Their son, C.W. “Will” Price was born in Iowa in 1862. He came with his family to Pagosa Springs in 1879 while Fort Lewis was the focus of the town. Will spent most of his life in Pagosa Country, living in the Chromo area. His accounts of his boyhood days in Pagosa Springs have added much to our knowledge of those early days. Among those accounts was a description of visiting a bar in Pagosa Springs, and adventures while hunting grizzly bears in the southern part of the county in the Navajo River drainage. Will homesteaded the ranch on the Navajo River just downstream from the Chromo store and now owned by the Bramwell family. He passed away in November of 1950.
Another son, Norman, was born in Thayer County, Neb., in 1875, and came with his family to Pagosa Springs in 1879. He was postmaster at Chromo in 1905 and a ranger for the U.S. Forest Service in Pagosa Springs. He passed away in June of 1936.
Following is an account recalled by Will Price in 1940: “In July 1879, we were camped in Post Lewis, on the San Juan River above the Cade Hotel, at the east end of the street going to the bridge (Motter — today’s East San Juan Street, the town had not yet been surveyed). There were buildings on both sides. C.D. Scase’s sign was on the north side near the west end where Major Peabody’s store was and H.R. Bowling’s sign was shown.

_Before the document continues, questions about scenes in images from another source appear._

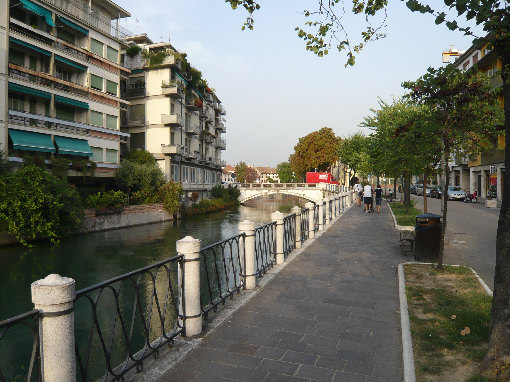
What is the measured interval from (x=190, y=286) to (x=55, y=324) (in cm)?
216

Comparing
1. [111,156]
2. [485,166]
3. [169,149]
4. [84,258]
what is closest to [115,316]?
[84,258]

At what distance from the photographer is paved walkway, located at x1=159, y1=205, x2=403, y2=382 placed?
390 centimetres

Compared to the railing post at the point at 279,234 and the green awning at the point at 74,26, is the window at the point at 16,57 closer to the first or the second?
the green awning at the point at 74,26

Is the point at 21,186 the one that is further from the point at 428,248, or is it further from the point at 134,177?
the point at 428,248

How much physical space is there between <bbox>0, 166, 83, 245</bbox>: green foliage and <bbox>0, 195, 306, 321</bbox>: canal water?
86 cm

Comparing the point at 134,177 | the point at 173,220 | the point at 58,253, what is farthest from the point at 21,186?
the point at 173,220

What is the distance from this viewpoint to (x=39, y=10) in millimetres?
24547

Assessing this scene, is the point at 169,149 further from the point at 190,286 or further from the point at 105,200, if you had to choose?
the point at 190,286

“Another sign on the south side faced east, where I witnessed a tough fight between a drunken private and a sergeant. Other signs were on the south side of this street.
“My father was gone to Alamosa for a load of freight, and I passed the time at the parade ground watching the soldiers at target practice. Many were good shots, and there must be quite a lead deposit somewhere in back of Colton’s old log cabin.
“I got acquainted with a doctor there, who was a great fisherman and who told me the names of the peaks north of town as follows: the one farthest west is Pagosa, the round topped one is Boulder, and the third was Moody.
“Many freight teams did not come through town. They forded the river at Louck’s place. The bridge a short distance above his place had been burned.”